• YOUR GOAL: Any images in the material are to be dropped while every line is retyped exactly.

• DATA BELOW:
__________________________________________________
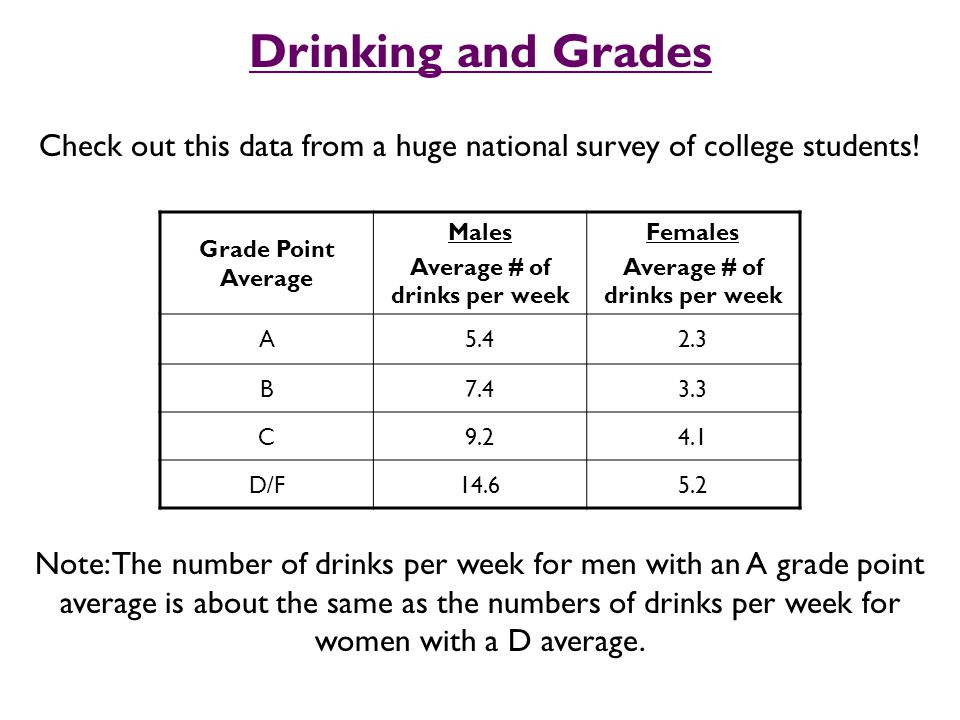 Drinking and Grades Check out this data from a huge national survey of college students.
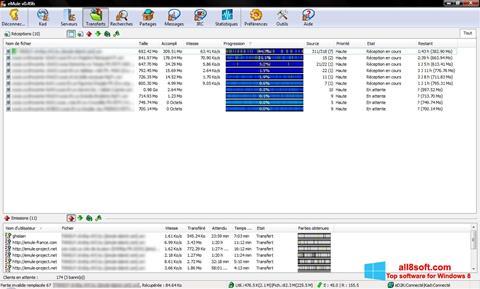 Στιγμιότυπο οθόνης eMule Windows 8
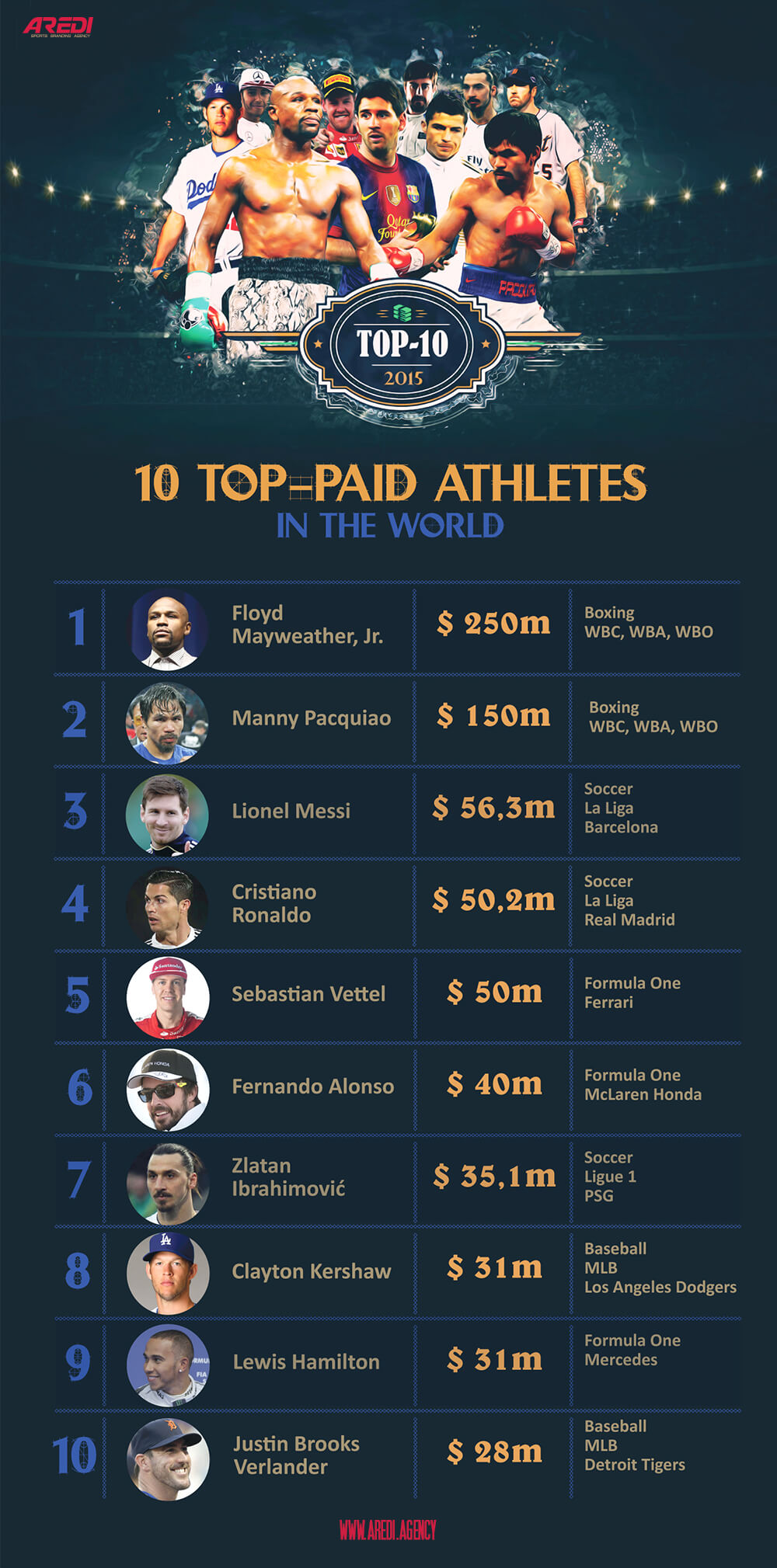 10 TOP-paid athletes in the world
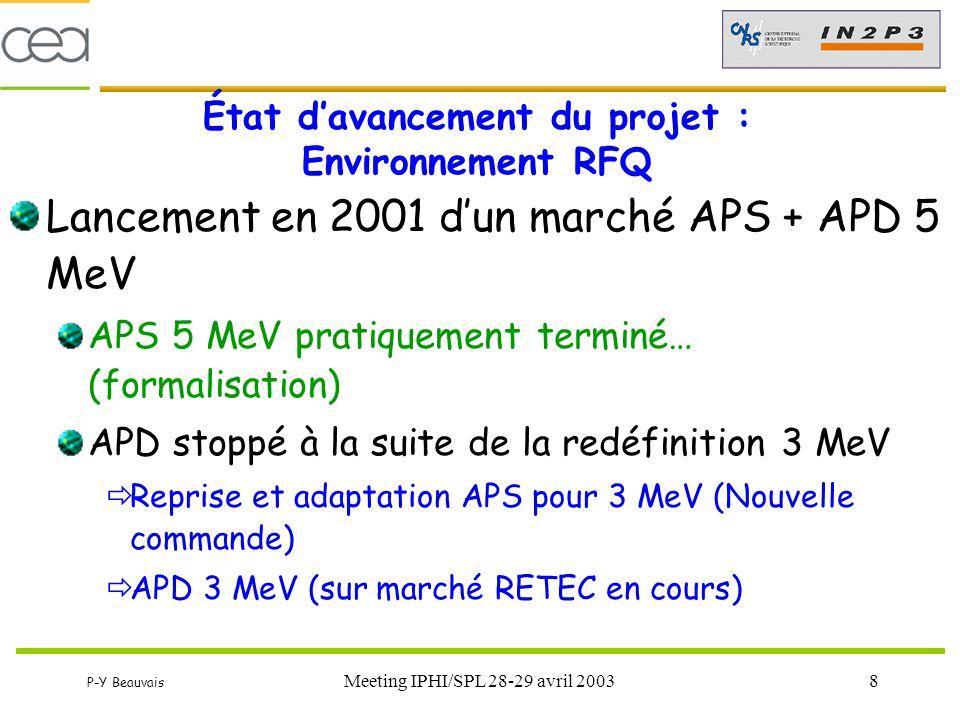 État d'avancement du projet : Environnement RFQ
__________________________________________________
• RESULT OF THE TASK:
 Drinking and Grades Check out this data from a huge national survey of college students.
 Στιγμιότυπο οθόνης eMule Windows 8
 10 TOP-paid athletes in the world
 État d'avancement du projet : Environnement RFQ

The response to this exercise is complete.